Start of EXTRACTED DATA

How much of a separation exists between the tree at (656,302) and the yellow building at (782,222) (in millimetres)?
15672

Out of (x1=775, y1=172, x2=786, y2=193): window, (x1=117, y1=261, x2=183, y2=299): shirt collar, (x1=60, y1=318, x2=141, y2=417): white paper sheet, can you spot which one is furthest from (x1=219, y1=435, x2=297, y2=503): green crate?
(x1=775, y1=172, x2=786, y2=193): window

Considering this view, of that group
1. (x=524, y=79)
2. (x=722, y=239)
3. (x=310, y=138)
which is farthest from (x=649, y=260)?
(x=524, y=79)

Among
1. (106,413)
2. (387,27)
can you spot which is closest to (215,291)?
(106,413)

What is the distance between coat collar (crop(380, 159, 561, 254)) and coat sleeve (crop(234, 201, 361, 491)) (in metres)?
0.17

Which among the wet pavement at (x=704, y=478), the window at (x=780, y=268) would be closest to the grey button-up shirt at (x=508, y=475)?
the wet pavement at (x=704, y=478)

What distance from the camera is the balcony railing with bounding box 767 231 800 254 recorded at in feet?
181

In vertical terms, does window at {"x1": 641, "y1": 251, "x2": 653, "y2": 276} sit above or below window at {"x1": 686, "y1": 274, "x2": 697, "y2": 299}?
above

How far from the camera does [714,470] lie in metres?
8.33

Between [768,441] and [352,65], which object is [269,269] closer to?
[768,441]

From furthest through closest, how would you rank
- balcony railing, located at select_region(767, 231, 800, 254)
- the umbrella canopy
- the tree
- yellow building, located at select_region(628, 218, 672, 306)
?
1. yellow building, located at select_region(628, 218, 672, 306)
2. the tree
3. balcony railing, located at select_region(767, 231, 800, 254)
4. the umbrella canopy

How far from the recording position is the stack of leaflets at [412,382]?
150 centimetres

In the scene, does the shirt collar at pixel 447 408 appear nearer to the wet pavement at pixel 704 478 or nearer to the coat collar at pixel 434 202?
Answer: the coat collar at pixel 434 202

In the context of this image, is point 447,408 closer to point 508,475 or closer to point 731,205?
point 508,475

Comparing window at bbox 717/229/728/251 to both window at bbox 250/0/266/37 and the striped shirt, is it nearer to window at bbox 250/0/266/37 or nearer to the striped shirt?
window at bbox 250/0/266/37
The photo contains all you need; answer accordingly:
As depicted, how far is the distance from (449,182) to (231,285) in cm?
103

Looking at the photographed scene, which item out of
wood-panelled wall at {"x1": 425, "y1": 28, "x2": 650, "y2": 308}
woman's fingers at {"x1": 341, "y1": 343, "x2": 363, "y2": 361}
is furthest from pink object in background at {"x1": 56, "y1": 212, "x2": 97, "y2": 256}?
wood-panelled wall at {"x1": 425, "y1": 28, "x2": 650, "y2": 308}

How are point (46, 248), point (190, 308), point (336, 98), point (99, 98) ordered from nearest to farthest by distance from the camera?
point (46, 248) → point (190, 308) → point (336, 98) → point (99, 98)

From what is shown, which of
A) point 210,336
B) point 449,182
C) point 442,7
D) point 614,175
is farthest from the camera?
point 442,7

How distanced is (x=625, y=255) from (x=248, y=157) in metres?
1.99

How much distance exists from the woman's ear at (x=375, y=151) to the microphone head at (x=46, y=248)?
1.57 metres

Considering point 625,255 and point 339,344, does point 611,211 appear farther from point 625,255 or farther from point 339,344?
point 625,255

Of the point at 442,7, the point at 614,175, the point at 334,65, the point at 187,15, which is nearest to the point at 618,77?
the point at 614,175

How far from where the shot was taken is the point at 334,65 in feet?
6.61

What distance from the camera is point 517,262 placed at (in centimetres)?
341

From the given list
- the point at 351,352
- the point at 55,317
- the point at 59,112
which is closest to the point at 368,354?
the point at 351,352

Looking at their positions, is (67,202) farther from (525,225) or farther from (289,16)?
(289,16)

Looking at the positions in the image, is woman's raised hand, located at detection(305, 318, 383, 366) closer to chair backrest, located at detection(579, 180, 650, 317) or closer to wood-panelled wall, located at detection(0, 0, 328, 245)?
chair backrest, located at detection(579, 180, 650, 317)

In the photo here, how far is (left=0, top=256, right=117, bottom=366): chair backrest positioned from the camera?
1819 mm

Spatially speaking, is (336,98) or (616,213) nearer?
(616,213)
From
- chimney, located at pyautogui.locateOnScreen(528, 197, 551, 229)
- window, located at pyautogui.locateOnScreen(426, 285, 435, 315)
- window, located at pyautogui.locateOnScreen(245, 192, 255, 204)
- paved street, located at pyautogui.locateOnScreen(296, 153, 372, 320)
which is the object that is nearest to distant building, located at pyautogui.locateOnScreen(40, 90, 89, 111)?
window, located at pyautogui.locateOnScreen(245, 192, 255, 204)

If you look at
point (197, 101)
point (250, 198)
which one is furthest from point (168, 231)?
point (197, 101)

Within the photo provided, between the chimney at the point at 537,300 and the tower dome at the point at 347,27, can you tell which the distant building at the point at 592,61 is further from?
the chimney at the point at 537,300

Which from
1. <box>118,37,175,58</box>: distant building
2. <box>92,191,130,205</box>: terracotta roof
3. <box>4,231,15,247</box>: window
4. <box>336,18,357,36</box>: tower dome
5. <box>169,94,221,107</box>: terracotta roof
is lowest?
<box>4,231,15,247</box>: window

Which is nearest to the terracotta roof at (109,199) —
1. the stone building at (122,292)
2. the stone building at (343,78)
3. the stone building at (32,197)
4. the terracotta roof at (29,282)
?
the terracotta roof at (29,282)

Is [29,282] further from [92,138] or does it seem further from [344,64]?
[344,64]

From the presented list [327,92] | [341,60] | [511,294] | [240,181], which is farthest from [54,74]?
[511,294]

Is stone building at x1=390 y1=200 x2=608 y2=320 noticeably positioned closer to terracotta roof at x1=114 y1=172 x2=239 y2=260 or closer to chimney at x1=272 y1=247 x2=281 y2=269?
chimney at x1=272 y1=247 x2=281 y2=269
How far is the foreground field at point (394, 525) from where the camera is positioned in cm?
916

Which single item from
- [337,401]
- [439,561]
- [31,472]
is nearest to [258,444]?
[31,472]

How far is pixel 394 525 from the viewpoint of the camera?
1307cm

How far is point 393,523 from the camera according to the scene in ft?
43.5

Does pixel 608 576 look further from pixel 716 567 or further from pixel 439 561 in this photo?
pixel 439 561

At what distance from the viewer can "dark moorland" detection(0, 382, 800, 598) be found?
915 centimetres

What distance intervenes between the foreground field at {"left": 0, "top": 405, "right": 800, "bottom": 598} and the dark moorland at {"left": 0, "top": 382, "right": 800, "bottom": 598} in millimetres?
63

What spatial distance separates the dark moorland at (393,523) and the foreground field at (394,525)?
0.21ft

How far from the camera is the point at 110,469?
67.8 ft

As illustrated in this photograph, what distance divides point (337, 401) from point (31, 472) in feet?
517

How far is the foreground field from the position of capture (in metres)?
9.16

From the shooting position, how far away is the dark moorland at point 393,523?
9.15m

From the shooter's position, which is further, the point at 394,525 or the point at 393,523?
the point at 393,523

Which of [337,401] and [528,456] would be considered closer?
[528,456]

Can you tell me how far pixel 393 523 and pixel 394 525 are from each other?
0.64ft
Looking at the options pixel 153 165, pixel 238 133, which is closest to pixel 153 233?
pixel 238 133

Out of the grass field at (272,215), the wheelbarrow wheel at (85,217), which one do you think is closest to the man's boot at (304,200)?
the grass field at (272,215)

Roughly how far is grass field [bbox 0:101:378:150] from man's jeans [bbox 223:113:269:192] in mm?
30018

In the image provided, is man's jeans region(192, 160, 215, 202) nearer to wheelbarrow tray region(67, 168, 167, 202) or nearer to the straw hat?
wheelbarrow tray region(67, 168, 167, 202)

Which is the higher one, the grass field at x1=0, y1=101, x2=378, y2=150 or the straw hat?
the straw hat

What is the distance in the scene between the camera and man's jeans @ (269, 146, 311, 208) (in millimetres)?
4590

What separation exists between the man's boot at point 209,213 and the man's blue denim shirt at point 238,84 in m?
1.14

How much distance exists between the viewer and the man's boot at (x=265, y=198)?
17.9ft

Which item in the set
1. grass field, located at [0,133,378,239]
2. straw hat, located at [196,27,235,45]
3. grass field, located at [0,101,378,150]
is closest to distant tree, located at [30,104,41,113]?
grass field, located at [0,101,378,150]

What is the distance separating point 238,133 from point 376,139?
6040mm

End of EXTRACTED DATA

◆ TO DO: Can you render the part of the listing that opens with the line containing "How far is the foreground field at" and closes with the line containing "915 centimetres" as a numbered list, with blank lines left out?

◆ RESULT FOR THIS EXERCISE:
1. How far is the foreground field at point (394, 525) from where the camera is positioned in cm?
2. 916
3. Which single item from
4. - [337,401]
5. - [439,561]
6. - [31,472]
7. is nearest to [258,444]?
8. [31,472]
9. How far is pixel 394 525 from the viewpoint of the camera?
10. 1307cm
11. How far is point 393,523 from the camera according to the scene in ft?
12. 43.5
13. Does pixel 608 576 look further from pixel 716 567 or further from pixel 439 561 in this photo?
14. pixel 439 561
15. At what distance from the viewer can "dark moorland" detection(0, 382, 800, 598) be found?
16. 915 centimetres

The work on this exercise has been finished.